Excerpts from spatial question data:
+---+
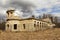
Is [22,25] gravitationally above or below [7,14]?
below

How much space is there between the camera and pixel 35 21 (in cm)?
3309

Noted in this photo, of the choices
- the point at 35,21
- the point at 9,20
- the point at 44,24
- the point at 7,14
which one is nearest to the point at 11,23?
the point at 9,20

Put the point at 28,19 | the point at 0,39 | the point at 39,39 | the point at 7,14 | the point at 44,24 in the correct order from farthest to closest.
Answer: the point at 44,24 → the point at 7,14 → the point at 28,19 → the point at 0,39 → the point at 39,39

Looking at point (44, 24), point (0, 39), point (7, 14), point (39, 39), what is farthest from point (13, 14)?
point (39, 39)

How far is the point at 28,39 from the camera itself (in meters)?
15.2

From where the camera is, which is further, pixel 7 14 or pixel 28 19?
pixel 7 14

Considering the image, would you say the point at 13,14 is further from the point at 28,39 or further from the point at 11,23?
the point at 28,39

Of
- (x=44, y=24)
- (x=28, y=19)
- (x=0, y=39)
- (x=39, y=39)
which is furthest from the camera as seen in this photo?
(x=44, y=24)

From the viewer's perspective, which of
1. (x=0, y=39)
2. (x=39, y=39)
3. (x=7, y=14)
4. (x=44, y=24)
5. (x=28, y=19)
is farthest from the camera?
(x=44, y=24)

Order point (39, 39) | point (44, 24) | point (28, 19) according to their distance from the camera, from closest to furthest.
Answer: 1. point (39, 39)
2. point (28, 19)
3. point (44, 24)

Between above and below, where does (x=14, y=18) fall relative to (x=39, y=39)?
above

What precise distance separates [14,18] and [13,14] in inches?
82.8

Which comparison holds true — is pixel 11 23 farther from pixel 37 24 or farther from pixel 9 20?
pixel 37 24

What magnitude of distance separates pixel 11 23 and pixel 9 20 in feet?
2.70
+---+
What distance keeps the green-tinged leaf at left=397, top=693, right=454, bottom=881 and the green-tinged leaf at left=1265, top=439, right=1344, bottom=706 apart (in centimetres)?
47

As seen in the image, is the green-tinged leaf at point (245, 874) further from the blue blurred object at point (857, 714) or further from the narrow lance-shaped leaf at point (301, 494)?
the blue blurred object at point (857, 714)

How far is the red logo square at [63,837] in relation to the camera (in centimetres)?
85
+---+
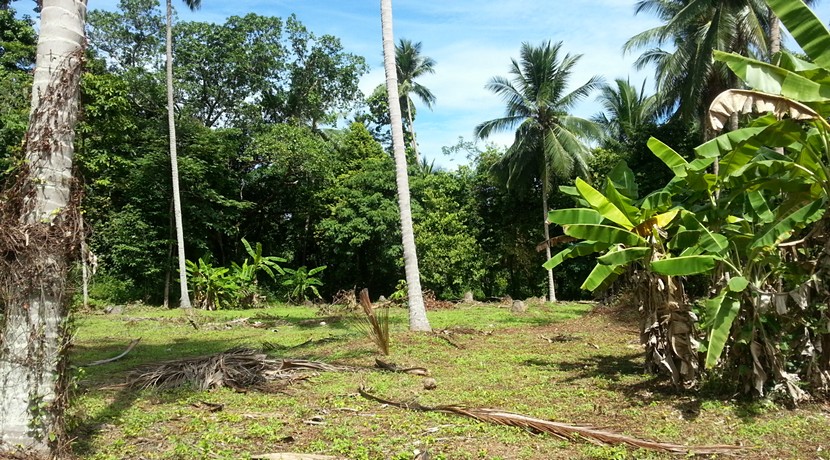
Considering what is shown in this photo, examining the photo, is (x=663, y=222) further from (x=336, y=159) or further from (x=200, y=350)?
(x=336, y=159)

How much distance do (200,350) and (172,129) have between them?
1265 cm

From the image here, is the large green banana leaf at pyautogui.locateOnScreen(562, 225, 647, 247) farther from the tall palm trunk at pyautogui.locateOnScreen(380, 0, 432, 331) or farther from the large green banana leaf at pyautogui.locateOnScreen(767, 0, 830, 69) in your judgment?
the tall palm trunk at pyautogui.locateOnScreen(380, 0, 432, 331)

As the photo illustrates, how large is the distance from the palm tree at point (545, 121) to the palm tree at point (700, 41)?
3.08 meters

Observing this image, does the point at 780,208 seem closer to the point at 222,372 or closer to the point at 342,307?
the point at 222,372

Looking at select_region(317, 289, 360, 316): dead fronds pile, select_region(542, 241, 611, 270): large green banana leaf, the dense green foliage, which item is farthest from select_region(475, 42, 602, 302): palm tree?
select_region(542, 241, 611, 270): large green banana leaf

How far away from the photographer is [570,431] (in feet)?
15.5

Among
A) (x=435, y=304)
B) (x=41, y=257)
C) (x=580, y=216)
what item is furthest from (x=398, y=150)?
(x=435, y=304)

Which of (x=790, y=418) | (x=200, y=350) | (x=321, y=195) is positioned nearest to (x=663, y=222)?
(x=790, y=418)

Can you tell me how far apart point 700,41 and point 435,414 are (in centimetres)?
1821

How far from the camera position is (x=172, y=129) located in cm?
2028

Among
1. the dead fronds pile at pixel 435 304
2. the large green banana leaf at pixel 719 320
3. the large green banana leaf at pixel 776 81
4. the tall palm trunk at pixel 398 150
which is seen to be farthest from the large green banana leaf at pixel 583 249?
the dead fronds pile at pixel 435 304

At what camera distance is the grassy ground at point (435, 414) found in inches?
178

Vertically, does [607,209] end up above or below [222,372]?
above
+---+
INSTRUCTION
Extract every row above that contains the word "furthest", copying each one in full.

CORRECT ANSWER
which is furthest from the camera as seen in this photo?
Order point (39, 39) | point (44, 24) | point (28, 19) according to their distance from the camera, from closest to furthest.
what item is furthest from (x=398, y=150)?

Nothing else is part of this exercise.